See that? There are some big-ass purses in this room tonight. Big purses with extra outfits (с запасной одеждой) and the shoes and jeans, tents (с палатками), camping tents, baby wipes (подгузники/влажные салфетки для детей), lots of baby wipes.
That’s why I don’t get gifts for my girlfriend; I give her gifts that will bring on (вызовут) other women’s jealousy. And it’s worth it (это того стоит), it’s better than getting her diamonds, guys. One thing you do – alright, if you’re gonna get her flowers randomly, don’t send them to where she lives; send them to her work. Oh-ho-ho!
And one purchase – you created jealousy ALL AROUND her! It’s like her birthday but it’s not her birthday. Alright… she gets to walk around with her tiara on her head. “What’s up, passing bitches? My man got me this tiara, it’s so cool, it’s got gadgets, it’s battery-operated, look what I can do: look, look… watch, watch! … Did you see that? Bye-bye”.
We will start discussing men’s brains – women’s brains and how they are very different from each other.
Now, I wanna start with men’s brains. Alright, now… men’s brains are very unique. Men’s brains are made up of little boxes. And we have a box for everything. We got a box for car, we got a box for money, we got a box for the job, we got a box for you, we got a box for the kids, we got a box for your mother somewhere in the basement. We got… we got boxes everywhere! And the rule is – the boxes don’t touch (=не соприкасаются друг с другом).

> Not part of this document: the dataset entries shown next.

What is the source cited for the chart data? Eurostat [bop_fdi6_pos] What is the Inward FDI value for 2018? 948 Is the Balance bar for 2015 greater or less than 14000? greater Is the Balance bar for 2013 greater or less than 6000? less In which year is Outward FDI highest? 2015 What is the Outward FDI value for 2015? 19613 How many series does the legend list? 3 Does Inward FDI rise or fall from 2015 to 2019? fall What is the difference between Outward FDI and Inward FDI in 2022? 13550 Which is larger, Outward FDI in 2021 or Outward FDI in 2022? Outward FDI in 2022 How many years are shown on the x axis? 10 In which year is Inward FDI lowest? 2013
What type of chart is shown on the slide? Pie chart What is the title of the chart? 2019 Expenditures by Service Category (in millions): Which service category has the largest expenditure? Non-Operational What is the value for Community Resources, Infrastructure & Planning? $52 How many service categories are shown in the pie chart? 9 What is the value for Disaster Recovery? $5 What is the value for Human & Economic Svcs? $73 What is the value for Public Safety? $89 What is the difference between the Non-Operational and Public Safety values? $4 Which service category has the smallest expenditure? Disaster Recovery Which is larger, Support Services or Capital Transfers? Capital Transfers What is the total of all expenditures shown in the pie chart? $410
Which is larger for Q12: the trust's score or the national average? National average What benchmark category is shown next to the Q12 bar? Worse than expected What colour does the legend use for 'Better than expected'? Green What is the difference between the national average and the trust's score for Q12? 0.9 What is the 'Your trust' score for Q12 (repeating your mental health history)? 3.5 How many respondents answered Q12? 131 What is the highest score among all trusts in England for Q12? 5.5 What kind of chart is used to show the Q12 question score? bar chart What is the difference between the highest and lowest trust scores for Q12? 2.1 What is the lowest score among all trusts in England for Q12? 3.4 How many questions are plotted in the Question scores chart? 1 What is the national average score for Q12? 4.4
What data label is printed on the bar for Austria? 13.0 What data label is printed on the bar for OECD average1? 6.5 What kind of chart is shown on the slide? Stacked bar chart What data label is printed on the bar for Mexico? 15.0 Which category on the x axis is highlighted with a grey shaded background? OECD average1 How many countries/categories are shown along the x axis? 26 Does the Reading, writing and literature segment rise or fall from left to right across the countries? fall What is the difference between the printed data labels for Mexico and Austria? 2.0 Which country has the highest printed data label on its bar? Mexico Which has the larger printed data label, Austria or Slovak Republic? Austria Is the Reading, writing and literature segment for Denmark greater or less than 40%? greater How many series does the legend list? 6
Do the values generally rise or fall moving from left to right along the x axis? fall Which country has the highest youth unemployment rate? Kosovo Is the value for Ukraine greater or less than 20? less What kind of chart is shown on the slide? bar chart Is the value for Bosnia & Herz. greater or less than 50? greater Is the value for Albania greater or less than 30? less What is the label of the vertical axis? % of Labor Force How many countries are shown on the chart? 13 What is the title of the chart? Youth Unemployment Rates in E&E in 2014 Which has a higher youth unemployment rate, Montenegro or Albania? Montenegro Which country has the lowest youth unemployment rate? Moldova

When a man discusses a particular subject, we go to that particular box, we pull that box out, we open that box, we discuss only what is in that box! Alright? And then we close the box and put it away being very, very careful – not to touch any other boxes.
Now, women’s brains are very, very different from men’s brains. Women’s brains are made up of a big ball of wire (большой клубок проводов). And everything is connected to everything. Zzzz… Money is connected to the car, the car is connected to your job, and the kids are connected to your mother and everything is connected to everything, it’s like zzzzzzz… It’s like the internet super highway. Okay? And it’s all driven by energy that we call emotion. This zzzzzz is one of the reasons why women tend to remember everything.
Because if you take an event, and you connect it to an emotion, it burns (=записывается; как записать на CD-диск) in your memory and you can remember it forever. The same thing happens for a man; it just doesn’t happen very often because quite frankly, we don’t care. Women tend to care about EVERY TIME. And she just loves it. Zzzzz… Haha!
Okay. Now men, we have a box in our brain that most women are not aware of. This particular box has nothing in it. True, true. In fact we call it “the nothing box”. And of all the boxes a man has in his brain “the nothing box” is our favorite box. If a man has a chance to go to his “nothing box” every day, that’s why a man can do something seemingly completely brain dead for hours on it: you know, like fishing. And they actually measured this. The University of Pennsylvania a couple of years ago. They did a study and discovered that men have the ability to think about absolutely nothing and still breathe.
Here, they connected all the wires and stuff like that, watched the brain activity and then said: … (непонятно, вроде «a brain is dead!»)
Women can’t do it! They can’t do it, their mind never stops. And they don’t understand “the nothing box”! And that drives them crazy! Because nothing drives a woman more crazy or makes them feel more irritated than to witness (лицезреть, наблюдать) a man doing… NOTHING!